VOS
[Hebr.: sjoe·ʽalʹ; Gr.: a·loʹpex].
Een op een hond gelijkend dier dat zich onderscheidt door zijn spitse snuit, zijn grote, opstaande, driehoekige oren en zijn pluimstaart. De vos is bekend om zijn sluwheid, en misschien zinspeelde Jezus Christus op deze eigenschap toen hij over koning Herodes sprak als „die vos” (Lu 13:32). Om aan zijn vijanden te ontsnappen, verlaat de vos zich meer op zijn sluwheid dan op zijn snelheid, hoewel het dier naar verluidt over een korte afstand een snelheid van meer dan 70 km/u kan bereiken.

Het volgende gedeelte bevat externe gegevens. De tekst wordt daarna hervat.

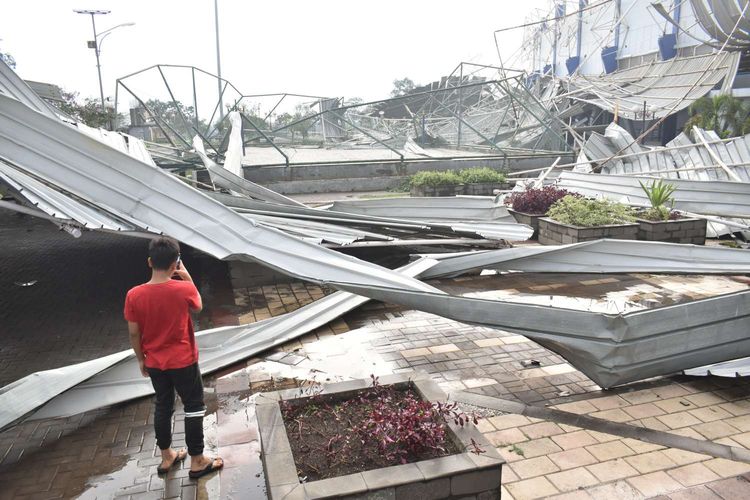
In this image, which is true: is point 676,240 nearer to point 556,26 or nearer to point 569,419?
point 569,419

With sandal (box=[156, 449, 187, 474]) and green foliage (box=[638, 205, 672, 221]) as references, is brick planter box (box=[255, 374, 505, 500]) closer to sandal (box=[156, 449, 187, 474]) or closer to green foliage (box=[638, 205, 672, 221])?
sandal (box=[156, 449, 187, 474])

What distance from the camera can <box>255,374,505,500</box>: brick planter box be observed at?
2436 millimetres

De inheemse bevolking van Syrië en Palestina maakt heden ten dage niet altijd onderscheid tussen de jakhals en de vos, en veel geleerden geloven dat met de Hebreeuwse benaming sjoe·ʽalʹ waarschijnlijk zowel de vos (Vulpes vulpes) als de jakhals (Canis aureus) bedoeld wordt. Een aantal bijbelvertalers hebben het woord sjoe·ʽalʹ op enkele plaatsen weergegeven met „jakhals”.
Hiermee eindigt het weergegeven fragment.